The Lemmatizer supports simple part-of-speech-sensitive suffix rules and lookup tables.

Lemmatizer.__init__

Initialize a Lemmatizer. Typically, this happens under the hood within spaCy when a Language subclass and its Vocab is initialized.

Example

from spacy.lemmatizer import Lemmatizer
from spacy.lookups import Lookups
lookups = Lookups()
lookups.add_table("lemma_rules", {"noun": [["s", ""]]})
lemmatizer = Lemmatizer(lookups)

For examples of the data format, see the spacy-lookups-data repo.

Name Type Description
lookups 2.2 Lookups The lookups object containing the (optional) tables "lemma_rules", "lemma_index", "lemma_exc" and "lemma_lookup".
RETURNS Lemmatizer The newly created object.

Lemmatizer.__call__

Lemmatize a string.

Example

from spacy.lemmatizer import Lemmatizer
from spacy.lookups import Lookups
lookups = Lookups()
lookups.add_table("lemma_rules", {"noun": [["s", ""]]})
lemmatizer = Lemmatizer(lookups)
lemmas = lemmatizer("ducks", "NOUN")
assert lemmas == ["duck"]
Name Type Description
string str The string to lemmatize, e.g. the token text.
univ_pos str / int The token's universal part-of-speech tag.
morphology dict / None Morphological features following the Universal Dependencies scheme.
RETURNS list The available lemmas for the string.

Lemmatizer.lookup

Look up a lemma in the lookup table, if available.
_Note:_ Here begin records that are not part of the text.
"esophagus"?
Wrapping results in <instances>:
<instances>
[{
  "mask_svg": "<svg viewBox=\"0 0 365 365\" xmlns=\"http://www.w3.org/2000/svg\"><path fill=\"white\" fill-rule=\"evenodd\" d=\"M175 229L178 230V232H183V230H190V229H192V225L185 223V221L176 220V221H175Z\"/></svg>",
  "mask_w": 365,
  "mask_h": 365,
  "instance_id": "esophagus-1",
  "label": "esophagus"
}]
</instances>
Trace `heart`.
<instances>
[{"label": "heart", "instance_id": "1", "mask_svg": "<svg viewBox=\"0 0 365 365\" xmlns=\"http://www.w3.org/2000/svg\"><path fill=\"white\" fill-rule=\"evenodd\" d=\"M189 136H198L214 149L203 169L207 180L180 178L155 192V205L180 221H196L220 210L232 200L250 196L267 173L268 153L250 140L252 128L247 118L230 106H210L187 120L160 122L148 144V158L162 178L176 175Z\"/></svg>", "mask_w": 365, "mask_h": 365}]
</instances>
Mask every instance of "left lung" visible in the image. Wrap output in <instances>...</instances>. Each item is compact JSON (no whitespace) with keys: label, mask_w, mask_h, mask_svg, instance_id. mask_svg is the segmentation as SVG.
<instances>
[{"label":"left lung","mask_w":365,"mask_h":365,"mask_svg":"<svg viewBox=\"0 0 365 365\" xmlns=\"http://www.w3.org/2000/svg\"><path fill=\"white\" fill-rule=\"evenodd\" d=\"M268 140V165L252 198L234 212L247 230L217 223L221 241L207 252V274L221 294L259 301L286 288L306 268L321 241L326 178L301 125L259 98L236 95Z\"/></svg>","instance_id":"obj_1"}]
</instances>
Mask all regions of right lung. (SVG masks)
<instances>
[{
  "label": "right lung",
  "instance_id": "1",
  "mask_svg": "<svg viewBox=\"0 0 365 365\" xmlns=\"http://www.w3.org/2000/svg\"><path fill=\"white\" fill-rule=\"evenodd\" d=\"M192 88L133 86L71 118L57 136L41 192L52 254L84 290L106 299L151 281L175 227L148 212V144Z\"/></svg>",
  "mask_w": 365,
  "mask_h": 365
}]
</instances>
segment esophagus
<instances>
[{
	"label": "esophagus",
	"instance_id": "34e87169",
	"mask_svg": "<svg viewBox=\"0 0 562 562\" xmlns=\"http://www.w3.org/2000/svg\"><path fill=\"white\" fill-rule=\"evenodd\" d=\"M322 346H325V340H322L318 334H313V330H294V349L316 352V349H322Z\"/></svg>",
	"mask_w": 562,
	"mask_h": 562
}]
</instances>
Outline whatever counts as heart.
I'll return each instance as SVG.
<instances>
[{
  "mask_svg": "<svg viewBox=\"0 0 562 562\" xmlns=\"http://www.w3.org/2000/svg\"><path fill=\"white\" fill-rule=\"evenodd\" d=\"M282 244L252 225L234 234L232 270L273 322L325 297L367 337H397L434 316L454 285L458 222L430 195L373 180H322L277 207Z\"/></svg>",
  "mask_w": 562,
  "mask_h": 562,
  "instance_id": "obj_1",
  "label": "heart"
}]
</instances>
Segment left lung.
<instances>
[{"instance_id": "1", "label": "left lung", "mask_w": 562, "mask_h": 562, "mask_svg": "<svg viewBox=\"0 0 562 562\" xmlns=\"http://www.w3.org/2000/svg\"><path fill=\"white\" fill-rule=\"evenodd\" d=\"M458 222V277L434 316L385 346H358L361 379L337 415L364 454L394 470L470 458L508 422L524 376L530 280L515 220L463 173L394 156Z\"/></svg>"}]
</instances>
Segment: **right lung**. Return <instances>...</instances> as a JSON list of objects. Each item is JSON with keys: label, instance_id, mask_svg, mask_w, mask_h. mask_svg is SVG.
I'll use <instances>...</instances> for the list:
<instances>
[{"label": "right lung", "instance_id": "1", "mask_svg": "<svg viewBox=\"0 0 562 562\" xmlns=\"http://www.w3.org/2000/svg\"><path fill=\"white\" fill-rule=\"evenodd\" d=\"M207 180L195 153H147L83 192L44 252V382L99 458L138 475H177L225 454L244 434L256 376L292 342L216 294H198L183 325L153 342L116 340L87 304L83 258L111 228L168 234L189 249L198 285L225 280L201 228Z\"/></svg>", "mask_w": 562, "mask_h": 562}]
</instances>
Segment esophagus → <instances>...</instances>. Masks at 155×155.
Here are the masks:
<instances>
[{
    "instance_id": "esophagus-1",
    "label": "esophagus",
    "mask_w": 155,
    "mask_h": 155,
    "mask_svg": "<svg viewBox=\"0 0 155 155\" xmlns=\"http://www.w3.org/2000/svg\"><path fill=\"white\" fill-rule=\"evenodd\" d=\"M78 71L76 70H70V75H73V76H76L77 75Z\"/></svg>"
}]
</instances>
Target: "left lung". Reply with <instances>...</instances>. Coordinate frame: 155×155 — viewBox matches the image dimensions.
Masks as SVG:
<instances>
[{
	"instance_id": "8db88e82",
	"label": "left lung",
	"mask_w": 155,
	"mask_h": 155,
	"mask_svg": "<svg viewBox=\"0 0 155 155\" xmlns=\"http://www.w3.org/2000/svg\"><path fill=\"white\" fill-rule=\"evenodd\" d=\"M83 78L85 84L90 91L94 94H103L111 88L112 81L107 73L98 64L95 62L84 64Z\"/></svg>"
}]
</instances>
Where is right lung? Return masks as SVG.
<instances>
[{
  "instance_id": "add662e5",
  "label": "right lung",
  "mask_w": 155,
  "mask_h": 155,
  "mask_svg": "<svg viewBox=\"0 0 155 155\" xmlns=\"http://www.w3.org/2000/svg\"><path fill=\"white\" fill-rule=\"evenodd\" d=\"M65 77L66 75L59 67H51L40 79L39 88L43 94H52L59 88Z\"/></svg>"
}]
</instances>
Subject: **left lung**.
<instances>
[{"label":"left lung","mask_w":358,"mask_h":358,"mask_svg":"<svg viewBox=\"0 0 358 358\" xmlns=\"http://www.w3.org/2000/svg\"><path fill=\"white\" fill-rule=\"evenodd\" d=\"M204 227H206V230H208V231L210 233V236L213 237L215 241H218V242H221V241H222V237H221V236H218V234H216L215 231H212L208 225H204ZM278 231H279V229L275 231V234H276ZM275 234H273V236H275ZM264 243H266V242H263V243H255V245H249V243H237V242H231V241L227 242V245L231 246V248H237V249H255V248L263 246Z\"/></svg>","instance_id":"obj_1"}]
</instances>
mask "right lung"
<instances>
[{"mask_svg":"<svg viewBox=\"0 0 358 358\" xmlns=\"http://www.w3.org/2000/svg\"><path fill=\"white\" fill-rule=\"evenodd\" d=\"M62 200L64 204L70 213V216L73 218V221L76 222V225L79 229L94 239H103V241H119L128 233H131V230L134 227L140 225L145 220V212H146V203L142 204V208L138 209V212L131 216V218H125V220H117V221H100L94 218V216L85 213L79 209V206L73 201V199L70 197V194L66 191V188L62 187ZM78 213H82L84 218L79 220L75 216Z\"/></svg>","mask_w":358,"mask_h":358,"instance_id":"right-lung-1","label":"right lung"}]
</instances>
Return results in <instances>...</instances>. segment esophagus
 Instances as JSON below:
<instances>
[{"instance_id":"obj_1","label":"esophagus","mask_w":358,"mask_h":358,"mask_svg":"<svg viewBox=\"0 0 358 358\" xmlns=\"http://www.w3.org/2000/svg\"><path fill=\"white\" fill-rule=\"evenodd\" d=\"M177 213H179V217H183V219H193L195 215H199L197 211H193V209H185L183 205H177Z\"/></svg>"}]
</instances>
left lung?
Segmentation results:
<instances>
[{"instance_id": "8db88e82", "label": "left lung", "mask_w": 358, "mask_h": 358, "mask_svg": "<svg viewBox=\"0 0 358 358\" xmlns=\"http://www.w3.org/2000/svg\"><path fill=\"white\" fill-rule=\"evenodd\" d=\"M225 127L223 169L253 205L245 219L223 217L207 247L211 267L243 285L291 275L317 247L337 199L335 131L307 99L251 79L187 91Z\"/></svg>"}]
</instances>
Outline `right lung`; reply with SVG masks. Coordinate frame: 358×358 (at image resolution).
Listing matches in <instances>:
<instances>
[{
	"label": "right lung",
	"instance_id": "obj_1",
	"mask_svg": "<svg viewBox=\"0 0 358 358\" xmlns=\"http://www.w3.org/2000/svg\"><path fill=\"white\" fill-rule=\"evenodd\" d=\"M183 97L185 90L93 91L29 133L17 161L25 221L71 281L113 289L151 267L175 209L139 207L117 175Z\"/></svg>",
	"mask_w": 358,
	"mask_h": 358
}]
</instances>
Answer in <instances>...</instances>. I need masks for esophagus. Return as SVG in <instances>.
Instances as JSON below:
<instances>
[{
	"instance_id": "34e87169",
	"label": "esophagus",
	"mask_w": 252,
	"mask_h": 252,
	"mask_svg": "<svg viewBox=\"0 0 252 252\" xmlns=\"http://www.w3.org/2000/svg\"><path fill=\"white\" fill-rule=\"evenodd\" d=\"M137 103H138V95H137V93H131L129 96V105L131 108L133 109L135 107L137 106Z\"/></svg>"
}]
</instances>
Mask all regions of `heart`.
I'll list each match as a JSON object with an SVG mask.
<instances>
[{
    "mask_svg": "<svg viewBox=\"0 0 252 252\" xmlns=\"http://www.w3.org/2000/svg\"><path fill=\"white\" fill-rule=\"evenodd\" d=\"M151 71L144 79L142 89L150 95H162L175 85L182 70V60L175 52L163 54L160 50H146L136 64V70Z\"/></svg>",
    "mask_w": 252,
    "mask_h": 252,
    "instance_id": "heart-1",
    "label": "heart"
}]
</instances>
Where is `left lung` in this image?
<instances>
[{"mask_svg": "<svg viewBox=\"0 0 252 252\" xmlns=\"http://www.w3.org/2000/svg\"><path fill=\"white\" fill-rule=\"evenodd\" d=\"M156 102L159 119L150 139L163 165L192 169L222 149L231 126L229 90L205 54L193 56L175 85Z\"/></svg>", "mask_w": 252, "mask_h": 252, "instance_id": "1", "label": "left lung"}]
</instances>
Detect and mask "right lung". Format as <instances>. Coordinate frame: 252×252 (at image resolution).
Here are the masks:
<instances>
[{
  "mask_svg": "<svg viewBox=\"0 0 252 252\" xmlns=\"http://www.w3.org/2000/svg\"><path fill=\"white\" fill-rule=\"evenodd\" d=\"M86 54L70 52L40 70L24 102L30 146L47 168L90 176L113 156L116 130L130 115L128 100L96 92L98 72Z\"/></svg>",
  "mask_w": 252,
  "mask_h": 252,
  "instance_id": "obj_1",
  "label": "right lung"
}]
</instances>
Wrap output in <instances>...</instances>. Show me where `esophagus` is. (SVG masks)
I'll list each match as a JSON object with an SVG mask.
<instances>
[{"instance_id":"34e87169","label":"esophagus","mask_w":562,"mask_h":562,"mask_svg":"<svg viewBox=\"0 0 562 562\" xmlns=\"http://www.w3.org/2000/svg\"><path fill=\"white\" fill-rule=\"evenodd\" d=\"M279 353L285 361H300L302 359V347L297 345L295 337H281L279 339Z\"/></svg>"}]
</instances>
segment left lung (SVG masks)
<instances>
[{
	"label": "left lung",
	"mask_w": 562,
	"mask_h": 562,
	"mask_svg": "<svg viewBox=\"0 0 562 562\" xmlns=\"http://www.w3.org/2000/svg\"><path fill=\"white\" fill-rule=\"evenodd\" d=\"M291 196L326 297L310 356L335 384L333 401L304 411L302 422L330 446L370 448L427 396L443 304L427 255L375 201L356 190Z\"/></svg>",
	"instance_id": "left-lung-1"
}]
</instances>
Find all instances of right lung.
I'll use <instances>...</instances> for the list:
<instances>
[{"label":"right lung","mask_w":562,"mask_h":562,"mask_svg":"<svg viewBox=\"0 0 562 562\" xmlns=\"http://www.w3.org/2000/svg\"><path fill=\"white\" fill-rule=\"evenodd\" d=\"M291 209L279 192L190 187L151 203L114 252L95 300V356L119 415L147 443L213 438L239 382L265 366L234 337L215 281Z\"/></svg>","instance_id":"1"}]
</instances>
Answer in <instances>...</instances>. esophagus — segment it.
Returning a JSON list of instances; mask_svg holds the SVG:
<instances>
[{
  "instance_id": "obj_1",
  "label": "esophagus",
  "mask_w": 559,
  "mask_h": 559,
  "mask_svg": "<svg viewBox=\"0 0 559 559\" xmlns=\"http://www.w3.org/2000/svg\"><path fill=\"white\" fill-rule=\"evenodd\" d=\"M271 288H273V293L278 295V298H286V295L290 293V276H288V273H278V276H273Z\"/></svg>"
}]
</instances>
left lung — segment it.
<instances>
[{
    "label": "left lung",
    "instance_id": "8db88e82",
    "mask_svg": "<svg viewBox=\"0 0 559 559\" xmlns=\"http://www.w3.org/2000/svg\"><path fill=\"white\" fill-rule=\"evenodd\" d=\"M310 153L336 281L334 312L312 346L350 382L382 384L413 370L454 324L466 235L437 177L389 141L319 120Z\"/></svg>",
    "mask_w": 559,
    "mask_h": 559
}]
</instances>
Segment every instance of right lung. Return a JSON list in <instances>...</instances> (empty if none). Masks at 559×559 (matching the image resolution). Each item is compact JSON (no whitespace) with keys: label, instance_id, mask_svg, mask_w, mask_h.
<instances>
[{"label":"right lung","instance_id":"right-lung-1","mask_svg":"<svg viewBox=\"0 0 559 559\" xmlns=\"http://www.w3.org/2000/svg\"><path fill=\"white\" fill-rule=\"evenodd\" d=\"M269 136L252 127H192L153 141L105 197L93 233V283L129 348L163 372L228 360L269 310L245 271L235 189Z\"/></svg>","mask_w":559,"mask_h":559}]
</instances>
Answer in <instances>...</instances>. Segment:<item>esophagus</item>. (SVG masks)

If no lemma is found, the original string is returned. Languages can provide a lookup table via the Lookups.

Example

lookups = Lookups()
lookups.add_table("lemma_lookup", {"going": "go"})
assert lemmatizer.lookup("going") == "go"
Name Type Description
string str The string to look up.
orth int Optional hash of the string to look up. If not set, the string will be used and hashed. Defaults to None.
RETURNS str The lemma if the string was found, otherwise the original string.

Lemmatizer.is_base_form

Check whether we're dealing with an uninflected paradigm, so we can avoid lemmatization entirely.

Example

pos = "verb"
morph = {"VerbForm": "inf"}
is_base_form = lemmatizer.is_base_form(pos, morph)
assert is_base_form == True
Name Type Description
univ_pos str / int The token's universal part-of-speech tag.
morphology dict The token's morphological features.
RETURNS bool Whether the token's part-of-speech tag and morphological features describe a base form.

Attributes

Name Type Description
lookups 2.2 Lookups The lookups object containing the rules and data, if available.